This is the fifth part of an analysis of the swing state Pennsylvania. It focuses on the traditionally Republican region between the Democratic strongholds in the southeast and southwest. The last part can be found here.
Outside the Pittsburgh and the Philadelphia metropolis, Pennsylvania is a very different place. Political analysts often label this area “the T,” while others call it Pennsyltucky.
Popular culture mythologizes Pennsyltucky as red-neck capital – a rural region dominated by NASCAR-loving red-necks. Politically, James Carville compared Pennsyltucky to Alabama without the blacks.
In fact, this stereotype is inaccurate on two accounts. Firstly, Pennsyltucky contains far more than so-called rural red-necks; most of its counties are fairly populated (they are far more densely peopled than, say, rural Arkansas). Secondly, many of these supposedly NASCAR-loving red-necks also belong to the local union and vote Democratic on economic issues. The majority may support Republicans, but that majority certainly is below the 88% of Alabama whites that voted for John McCain.
Nevertheless, the “T” does constitute the Republican base in Pennsylvania. Former president George W. Bush pulled 48.42% of the state’s vote in 2004, and he had to get those votes somewhere.
(Note: This statistic, and all the ones mentioned afterwards, come from http://uselectionatlas.org/)

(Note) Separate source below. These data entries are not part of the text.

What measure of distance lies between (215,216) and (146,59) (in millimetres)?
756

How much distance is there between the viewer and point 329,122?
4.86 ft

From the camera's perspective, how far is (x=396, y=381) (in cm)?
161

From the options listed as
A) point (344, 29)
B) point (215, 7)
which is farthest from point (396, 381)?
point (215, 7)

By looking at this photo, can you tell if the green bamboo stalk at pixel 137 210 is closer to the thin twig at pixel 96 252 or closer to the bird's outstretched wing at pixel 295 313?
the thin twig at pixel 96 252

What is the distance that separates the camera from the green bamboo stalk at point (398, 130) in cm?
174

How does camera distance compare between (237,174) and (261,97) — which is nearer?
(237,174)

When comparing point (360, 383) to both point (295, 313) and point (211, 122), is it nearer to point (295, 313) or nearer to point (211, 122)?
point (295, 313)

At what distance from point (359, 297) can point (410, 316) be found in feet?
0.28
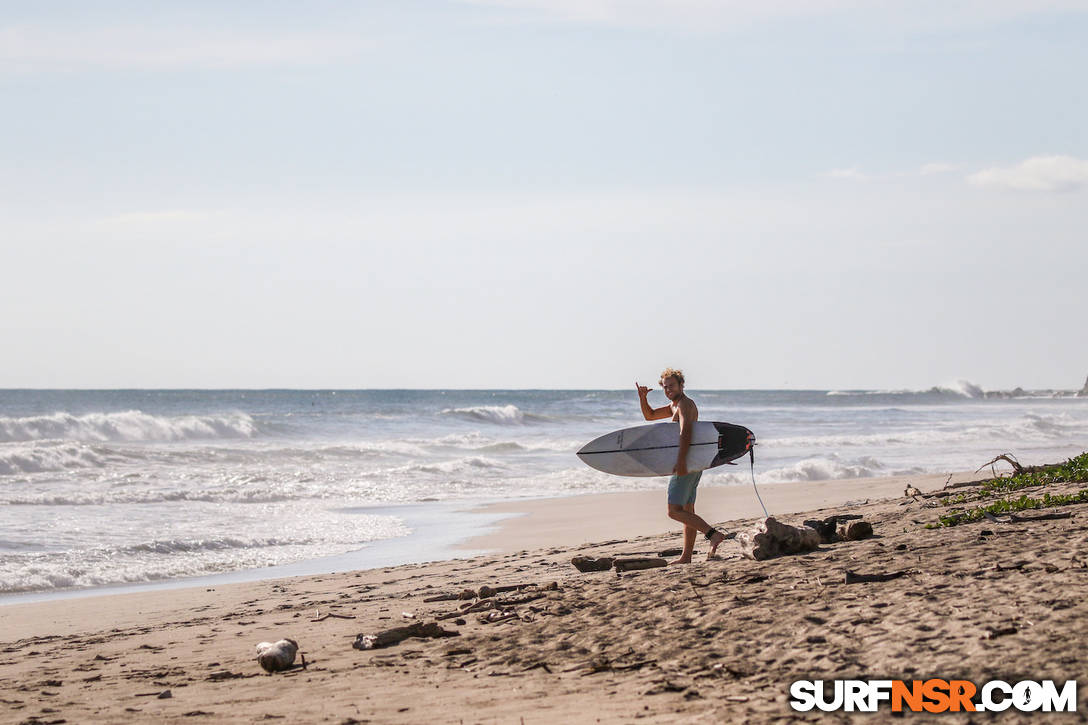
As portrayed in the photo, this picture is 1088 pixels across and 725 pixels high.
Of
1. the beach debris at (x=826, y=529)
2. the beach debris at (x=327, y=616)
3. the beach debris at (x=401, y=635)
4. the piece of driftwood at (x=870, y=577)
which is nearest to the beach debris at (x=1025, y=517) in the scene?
the beach debris at (x=826, y=529)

Pennsylvania’s 2006 Senate election provides a geographic illustration of this base. In that election, former Senator Rick Santorum lost by a landslide 17.36% margin; only the reddest counties supported him:
Although they cover a lot of land, not all these counties are rural enclaves of Pennsyltucky (if they were all rural, Senator John Kerry would have won by double-digits in the state). In fact, fast-growing exurbs constitute a substantial source of Republican votes. Located west of the Philadelphia metropolis, these are somewhat wealthy and mostly white. They include Lancaster County (where Bush won 65.80% of the vote) and York County (where he won 63.74%); the former president came out of these two counties with a 121,832 margin, enough to offset Pittsburgh, Erie, and Scranton.

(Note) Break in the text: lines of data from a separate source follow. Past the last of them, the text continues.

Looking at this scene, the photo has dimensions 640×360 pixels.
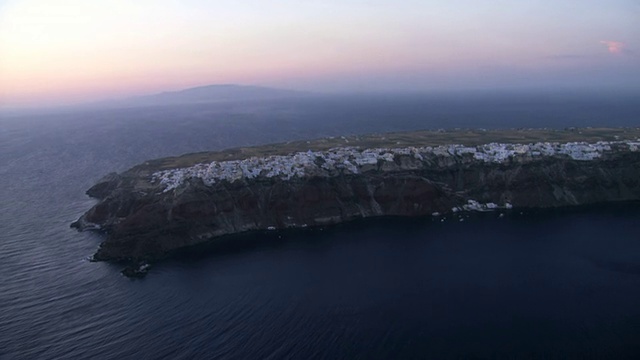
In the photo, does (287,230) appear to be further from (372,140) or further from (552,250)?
(372,140)

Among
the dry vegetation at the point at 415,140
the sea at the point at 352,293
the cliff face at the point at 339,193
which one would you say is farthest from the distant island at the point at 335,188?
the sea at the point at 352,293

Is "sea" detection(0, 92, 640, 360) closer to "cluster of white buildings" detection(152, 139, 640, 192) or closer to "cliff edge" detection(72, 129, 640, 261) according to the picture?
"cliff edge" detection(72, 129, 640, 261)

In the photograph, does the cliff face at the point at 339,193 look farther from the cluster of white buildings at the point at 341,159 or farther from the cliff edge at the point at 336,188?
the cluster of white buildings at the point at 341,159

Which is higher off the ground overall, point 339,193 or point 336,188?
point 336,188

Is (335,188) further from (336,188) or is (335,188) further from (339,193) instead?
(339,193)

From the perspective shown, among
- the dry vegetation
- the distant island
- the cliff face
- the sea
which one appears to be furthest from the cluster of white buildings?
the sea

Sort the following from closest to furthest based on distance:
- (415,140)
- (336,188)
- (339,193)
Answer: (339,193), (336,188), (415,140)

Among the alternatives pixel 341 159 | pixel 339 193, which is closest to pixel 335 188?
pixel 339 193
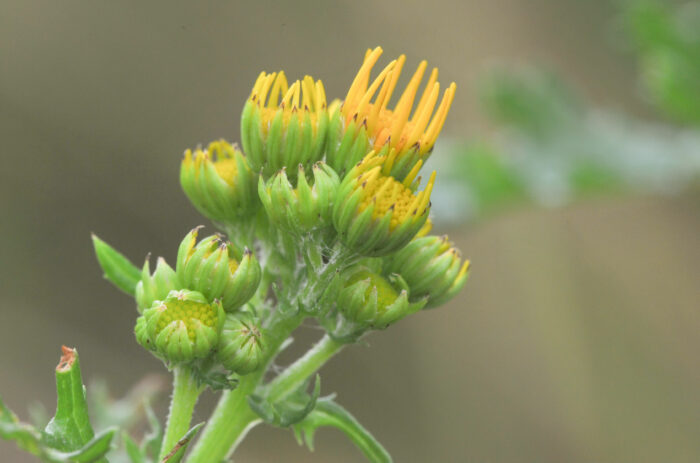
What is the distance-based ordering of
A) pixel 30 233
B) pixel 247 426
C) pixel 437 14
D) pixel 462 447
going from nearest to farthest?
1. pixel 247 426
2. pixel 30 233
3. pixel 462 447
4. pixel 437 14

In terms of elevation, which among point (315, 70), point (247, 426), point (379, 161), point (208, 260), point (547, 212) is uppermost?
point (315, 70)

Erie and Scranton both constitute solidly blue areas belonging to “the T.” They give lie to the myth that all Pennsyltucky votes loyally Republican. Like the southwest, Erie and Scranton contain a number of working-class Democrats; unlike the southwest, however, cultural appeals have not swayed these folk into voting Republican.
Indeed, Democrats do respectably in many parts of Pennsyltucky. Here is President Barack Obama’s performance:
Mr. Obama did not just win Erie and Scranton; he took several other counties and ran closely elsewhere. These included Centre County, home to Pennsylvania State University, and Dauphin County, which has a relatively high black population. All the Lehigh Valley – somewhat an extension of Philadelphia’s suburbs – voted for the president. More surprisingly, Obama ran very closely in several rural, lily-white regions of the T; one such county (Elk) even gave the president a 4% margin of victory.
Obama was not the only Democrat to do well in parts of Pennsyltucky. Here is how former president Bill Clinton performed:
Mr. Clinton, of course, was a fellow with immense appeal to so-called “red-necks.” Since his time, much of Pennsyltucky has moved to the right. Yet not all of it is deep-red: while some counties gave Mr. McCain more than 70% of the vote, others – demographically identical – gave him barely more than 50%. These are substantial and curious variations.
While Pennsyltucky as a whole votes strongly Republican, it is wrong to generalize the area. Its most populous regions – the exurbs – constitute a vital part of the Republican coalition, while some rural counties have a fairly weak Republican habit. Finally, a number of places dependent upon industry routinely support Democrats. To stereotype the “T” as a composed solely of Republican-voting red-necks would do injustice to the region’s complexities.